Now give some passages from the New Testament that clearly show that God operates in such a way that He remains pure from sin.


Casper Olevianus voorkantThe passion of Christ is an excellent example of that. Putting Christ to death was a combined effort involving the Pharisees, Judas, Pilate, and even God Himself. God not only permitted and watched over this whole affair but actually brought it about and punished His Son, as He had spoken through the prophet Isaiah 53:6, 10: “The Lord has laid on Him the iniquity of us all . . . . It pleased the Lord to bruise Him; He has put Him to grief.” Likewise Acts 4:27, 28: “For truly against Your holy child Jesus, whom You anointed, both Herod and Pontius Pilate, with the Gentiles and the people of Israel, were gathered together to do everything that Your hand and Your purpose determined before to be done.”

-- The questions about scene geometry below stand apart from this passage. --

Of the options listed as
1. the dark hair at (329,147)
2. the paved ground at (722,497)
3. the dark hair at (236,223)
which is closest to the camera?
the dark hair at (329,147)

Here each participant had his own goal. God had as His goal in the suffering of His Son to punish our sin in Him, so that the human race would not be eternally punished and damned. Judas had as his goal to gain thirty pieces of silver by betraying Jesus, thus serving his greed. The Pharisees and Caiaphas the High Priest had as their goal to shore up their longstanding honor and superiority in the eyes of the people, which had been seriously weakened by Christ’s portrayal of it as hypocrisy (Matthew 23:1-13)

Then Jesus spoke to the crowds and to His disciples, saying: “The scribes and the Pharisees have seated themselves in the chair of Moses; therefore all that they tell you, do and observe, but do not do according to their deeds; for they say things and do not do them. They tie up heavy burdens and lay them on men’s shoulders, but they themselves are unwilling to move them with so much as a finger. But they do all their deeds to be noticed by men; for they broaden their phylacteries and lengthen the tassels of their garments. They love the place of honor at banquets and the chief seats in the synagogues, and respectful greetings in the market places, and being called Rabbi by men. But do not be called Rabbi; for One is your Teacher, and you are all brothers. Do not call anyone on earth your father; for One is your Father, He who is in heaven. 10 Do not be called leaders; for One is your Leader, that is, Christ. 11 But the greatest among you shall be your servant. 12 Whoever exalts himself shall be humbled; and whoever humbles himself shall be exalted. 13 “But woe to you, scribes and Pharisees, hypocrites, because you shut off the kingdom of heaven from people; for you do not enter in yourselves, nor do you allow those who are entering to go in.

For they loved human honor more than the honor of God. They were also concerned that the Romans not come and take the Jewish people captive, and so they thought it better that one person die for the people. With this advice the High Priest that year, though he had something quite different in mind, prophesied about the very end and goal that God intended to accomplish through him and his cohorts (John 11:48-50).

47 Therefore the chief priests and the Pharisees convened a council, and were saying, “What are we doing? For this man is performing many signs. 48 If we let Him go on like this, all men will believe in Him, and the Romans will come and take away both our place and our nation.” 49 But one of them, Caiaphas, who was high priest that year, said to them, “You know nothing at all, 50 nor do you take into account that it is expedient for you that one man die for the people, and that the whole nation not perish.”

Pilate, finally, had as his goal not to fall out of favor with the Roman emperor, something with which the Pharisees had threatened him (John 19:12).

11 Jesus answered, “You would have no authority over Me, unless it had been given you from above; for this reason he who delivered Me to you has the greater sin.” 12 As a result of this Pilate made efforts to release Him, but the Jews cried out saying, “If you release this Man, you are no friend of Caesar; everyone who makes himself out to be a king opposes Caesar.”

Who now would say that God sinned by giving His Son to die and by punishing our sin in the most extreme fashion and with the most severe torment — His powerful, ever-present wrath in the soul and body of His only-begotten Son, who had willingly offered Himself as a surety, mediator, and reconciler of the human race? Who also would say that Judas, Caiaphas, the Pharisees, and Pilate did not sin by murdering Christ, who they knew had committed nothing deserving of death? For in this incident they did not have God’s goal and end in view but different goals and ends, which God did not have and which were contrary to the will of God revealed to them in His Word.